# [What to produce]
Your answer must be the full listing below, restated word for word, with no pictures in it.

----- Records for processing

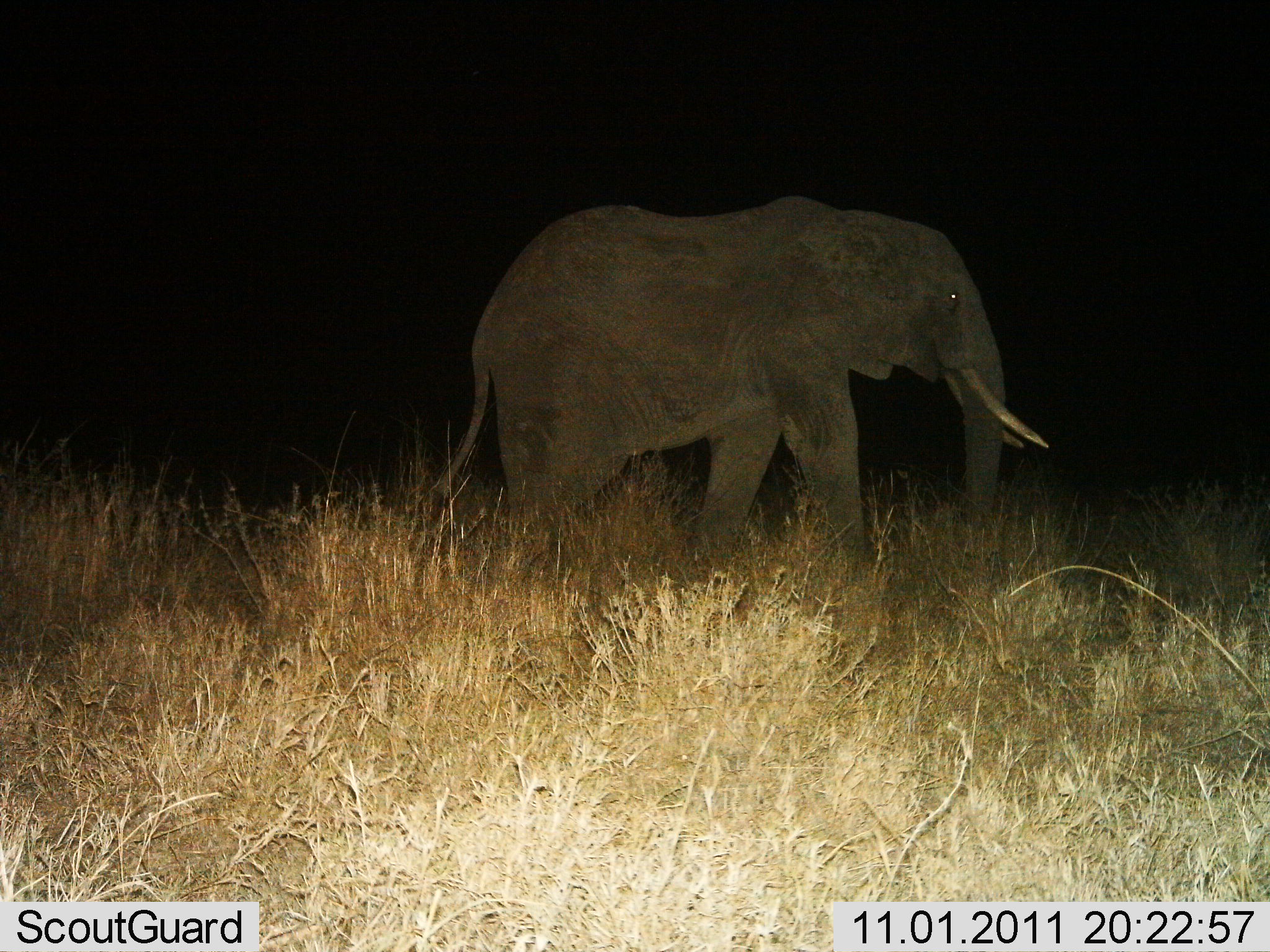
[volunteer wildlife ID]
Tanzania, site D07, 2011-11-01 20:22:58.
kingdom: Animalia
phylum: Chordata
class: Mammalia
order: Proboscidea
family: Elephantidae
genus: Loxodonta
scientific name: Loxodonta africana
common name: african bush elephant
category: elephant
Elephant (african bush elephant) (Loxodonta africana), count 1. Behavior (volunteer vote fractions): standing 40%, resting 0%, moving 67%, interacting 0%. Young present (vote fraction): 0%. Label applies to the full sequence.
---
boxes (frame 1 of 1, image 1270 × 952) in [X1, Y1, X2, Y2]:
animal: [426, 196, 1051, 660]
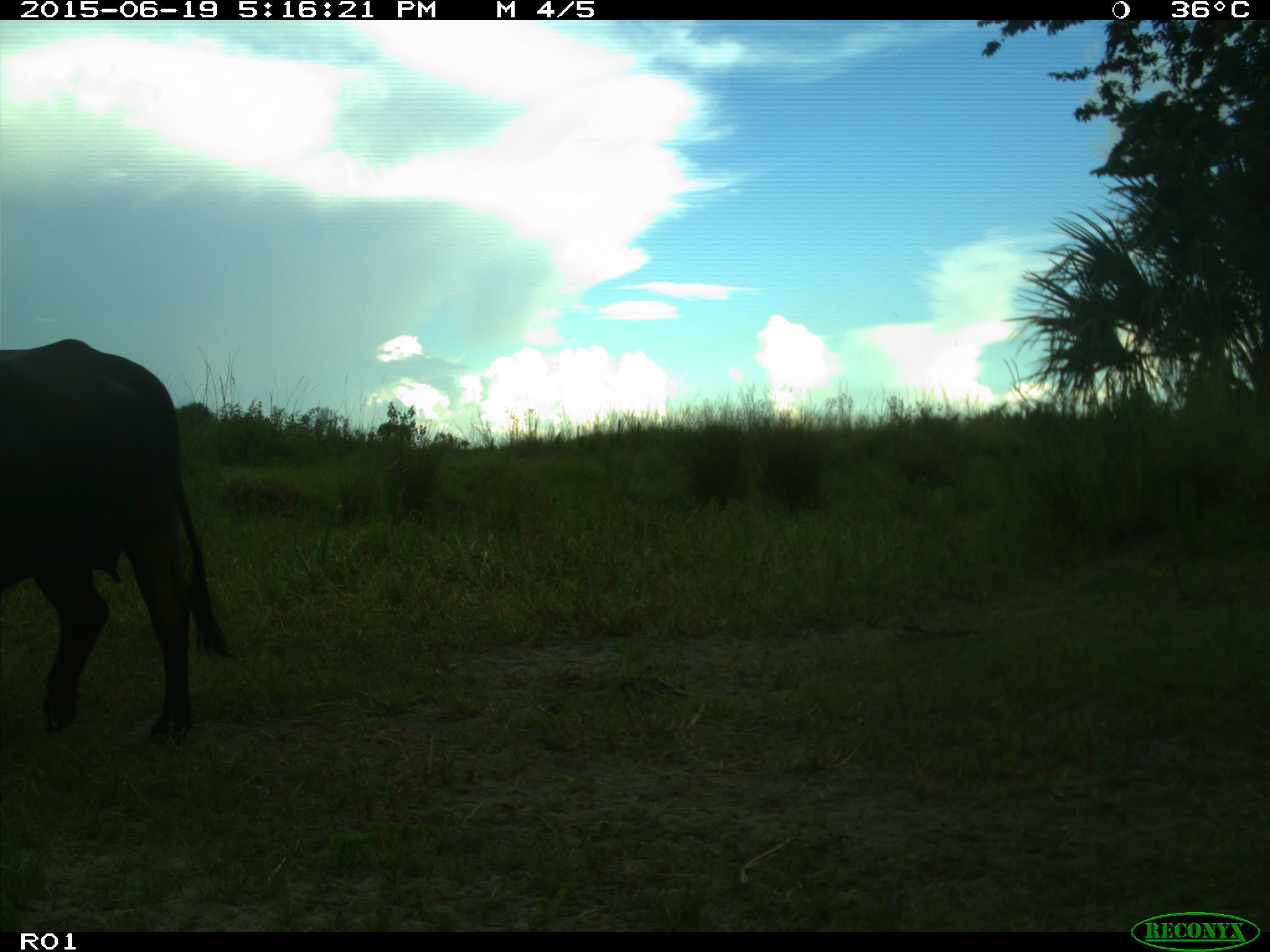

----------

# [Expected output]
[volunteer wildlife ID]
Tanzania, site D07, 2011-11-01 20:22:58.
kingdom: Animalia
phylum: Chordata
class: Mammalia
order: Proboscidea
family: Elephantidae
genus: Loxodonta
scientific name: Loxodonta africana
common name: african bush elephant
category: elephant
Elephant (african bush elephant) (Loxodonta africana), count 1. Behavior (volunteer vote fractions): standing 40%, resting 0%, moving 67%, interacting 0%. Young present (vote fraction): 0%. Label applies to the full sequence.
---
boxes (frame 1 of 1, image 1270 × 952) in [X1, Y1, X2, Y2]:
animal: [426, 196, 1051, 660]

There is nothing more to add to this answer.